THE REQUEST> Switch "hard hat" to "helmet" throughout the records below, and leave everything else unchanged.

══ DATA PROVIDED ══

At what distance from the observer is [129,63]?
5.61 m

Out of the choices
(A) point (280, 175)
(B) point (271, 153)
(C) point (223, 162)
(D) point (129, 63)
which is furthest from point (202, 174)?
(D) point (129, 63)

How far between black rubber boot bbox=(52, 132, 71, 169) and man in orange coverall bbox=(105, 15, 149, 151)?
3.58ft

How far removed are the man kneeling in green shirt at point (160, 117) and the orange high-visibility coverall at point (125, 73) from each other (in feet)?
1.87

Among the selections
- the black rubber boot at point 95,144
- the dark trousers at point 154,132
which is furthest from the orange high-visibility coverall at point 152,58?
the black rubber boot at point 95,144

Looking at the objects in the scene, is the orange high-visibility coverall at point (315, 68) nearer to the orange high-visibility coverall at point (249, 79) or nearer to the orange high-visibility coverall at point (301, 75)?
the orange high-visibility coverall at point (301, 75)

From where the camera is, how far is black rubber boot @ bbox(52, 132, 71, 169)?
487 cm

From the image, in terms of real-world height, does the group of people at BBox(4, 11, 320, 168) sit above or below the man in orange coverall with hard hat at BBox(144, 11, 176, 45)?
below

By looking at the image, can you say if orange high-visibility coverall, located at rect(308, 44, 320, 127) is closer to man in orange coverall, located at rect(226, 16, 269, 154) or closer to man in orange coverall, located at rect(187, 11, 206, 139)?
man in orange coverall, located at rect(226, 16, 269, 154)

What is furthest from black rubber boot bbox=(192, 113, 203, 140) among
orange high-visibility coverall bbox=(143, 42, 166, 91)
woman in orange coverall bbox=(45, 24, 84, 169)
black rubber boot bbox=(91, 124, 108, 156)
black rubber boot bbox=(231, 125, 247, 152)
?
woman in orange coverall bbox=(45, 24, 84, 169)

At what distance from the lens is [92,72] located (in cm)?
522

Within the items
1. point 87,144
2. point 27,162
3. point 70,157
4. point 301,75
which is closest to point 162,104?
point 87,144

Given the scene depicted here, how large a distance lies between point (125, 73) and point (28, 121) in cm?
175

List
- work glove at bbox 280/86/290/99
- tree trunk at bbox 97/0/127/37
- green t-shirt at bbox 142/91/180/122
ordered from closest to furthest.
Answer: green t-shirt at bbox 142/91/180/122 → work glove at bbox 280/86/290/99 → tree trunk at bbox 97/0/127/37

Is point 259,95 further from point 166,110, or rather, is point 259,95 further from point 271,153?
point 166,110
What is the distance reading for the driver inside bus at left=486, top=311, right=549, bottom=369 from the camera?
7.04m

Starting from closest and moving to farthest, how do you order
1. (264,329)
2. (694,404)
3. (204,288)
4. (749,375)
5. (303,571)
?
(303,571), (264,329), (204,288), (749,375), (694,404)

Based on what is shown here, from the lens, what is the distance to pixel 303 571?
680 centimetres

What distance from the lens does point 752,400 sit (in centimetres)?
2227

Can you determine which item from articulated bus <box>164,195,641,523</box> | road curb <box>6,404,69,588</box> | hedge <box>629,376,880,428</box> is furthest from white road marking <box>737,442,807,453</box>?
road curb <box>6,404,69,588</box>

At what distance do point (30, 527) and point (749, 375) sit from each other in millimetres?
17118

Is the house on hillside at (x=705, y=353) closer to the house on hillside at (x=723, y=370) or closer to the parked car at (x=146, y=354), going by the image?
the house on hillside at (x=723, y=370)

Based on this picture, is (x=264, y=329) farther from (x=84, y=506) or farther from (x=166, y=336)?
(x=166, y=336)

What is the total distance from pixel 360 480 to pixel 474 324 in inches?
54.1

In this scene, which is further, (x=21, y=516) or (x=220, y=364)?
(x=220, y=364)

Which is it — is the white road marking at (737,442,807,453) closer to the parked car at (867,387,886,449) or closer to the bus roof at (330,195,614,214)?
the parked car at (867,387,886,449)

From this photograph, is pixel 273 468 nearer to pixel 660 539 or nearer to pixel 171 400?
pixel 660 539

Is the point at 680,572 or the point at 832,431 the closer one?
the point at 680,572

═══

SOLUTION>
At what distance from the observer is [129,63]?
5.61 m

Out of the choices
(A) point (280, 175)
(B) point (271, 153)
(C) point (223, 162)
(D) point (129, 63)
which is furthest from point (202, 174)?
(D) point (129, 63)

How far between black rubber boot bbox=(52, 132, 71, 169) and man in orange coverall bbox=(105, 15, 149, 151)?
3.58ft

How far removed are the man kneeling in green shirt at point (160, 117) and the orange high-visibility coverall at point (125, 73) from each other (in feet)?
1.87

Among the selections
- the black rubber boot at point 95,144
- the dark trousers at point 154,132
which is furthest from the orange high-visibility coverall at point 152,58?
the black rubber boot at point 95,144

Looking at the objects in the scene, is the orange high-visibility coverall at point (315, 68) nearer to the orange high-visibility coverall at point (249, 79) or nearer to the orange high-visibility coverall at point (301, 75)?
the orange high-visibility coverall at point (301, 75)

From where the camera is, how far is black rubber boot @ bbox(52, 132, 71, 169)?
487 cm

From the image, in terms of real-world height, does the group of people at BBox(4, 11, 320, 168) sit above or below the man in orange coverall with helmet at BBox(144, 11, 176, 45)?
below

By looking at the image, can you say if orange high-visibility coverall, located at rect(308, 44, 320, 127) is closer to man in orange coverall, located at rect(226, 16, 269, 154) or closer to man in orange coverall, located at rect(187, 11, 206, 139)?
man in orange coverall, located at rect(226, 16, 269, 154)

What is furthest from black rubber boot bbox=(192, 113, 203, 140) among
orange high-visibility coverall bbox=(143, 42, 166, 91)
woman in orange coverall bbox=(45, 24, 84, 169)
black rubber boot bbox=(91, 124, 108, 156)
black rubber boot bbox=(231, 125, 247, 152)
?
woman in orange coverall bbox=(45, 24, 84, 169)

At what distance from the lens is [92,72] located (in cm)?
522

Within the items
1. point 87,144
2. point 27,162
3. point 70,157
4. point 301,75
which is closest to point 162,104?
point 87,144

Given the scene depicted here, how large a distance lies between point (125, 73) and point (28, 121) in cm?
175

List
- work glove at bbox 280/86/290/99
- tree trunk at bbox 97/0/127/37
- green t-shirt at bbox 142/91/180/122
ordered from closest to furthest.
Answer: green t-shirt at bbox 142/91/180/122 → work glove at bbox 280/86/290/99 → tree trunk at bbox 97/0/127/37

Is point 259,95 further from point 166,110, or rather, is point 259,95 further from point 271,153?
point 166,110
What is the distance reading for the driver inside bus at left=486, top=311, right=549, bottom=369 from the camera?
7.04m

Starting from closest and moving to farthest, how do you order
1. (264,329)
2. (694,404)
3. (204,288)
4. (749,375)
5. (303,571)
?
(303,571), (264,329), (204,288), (749,375), (694,404)

Based on what is shown here, from the lens, what is the distance to pixel 303 571?
680 centimetres

What distance from the lens does point 752,400 sit (in centimetres)?
2227

Can you determine which item from articulated bus <box>164,195,641,523</box> | road curb <box>6,404,69,588</box> | hedge <box>629,376,880,428</box> is furthest from white road marking <box>737,442,807,453</box>?
road curb <box>6,404,69,588</box>

At what distance do point (30, 527) and point (749, 375) sit from each other in millimetres?
17118

Is the house on hillside at (x=705, y=353) closer to the house on hillside at (x=723, y=370) or closer to the parked car at (x=146, y=354), going by the image?
the house on hillside at (x=723, y=370)

Based on this picture, is (x=264, y=329) farther from (x=84, y=506) or farther from (x=166, y=336)?
(x=166, y=336)

What is the total distance from pixel 360 480 to pixel 474 324 in inches?
54.1

In this scene, which is further, (x=21, y=516) or (x=220, y=364)?
(x=220, y=364)

Which is it — is the white road marking at (737,442,807,453) closer to the parked car at (867,387,886,449) or closer to the bus roof at (330,195,614,214)?
the parked car at (867,387,886,449)

From this photograph, is pixel 273 468 nearer to pixel 660 539 or nearer to pixel 171 400?
pixel 660 539

Is the point at 680,572 or the point at 832,431 the closer one?
the point at 680,572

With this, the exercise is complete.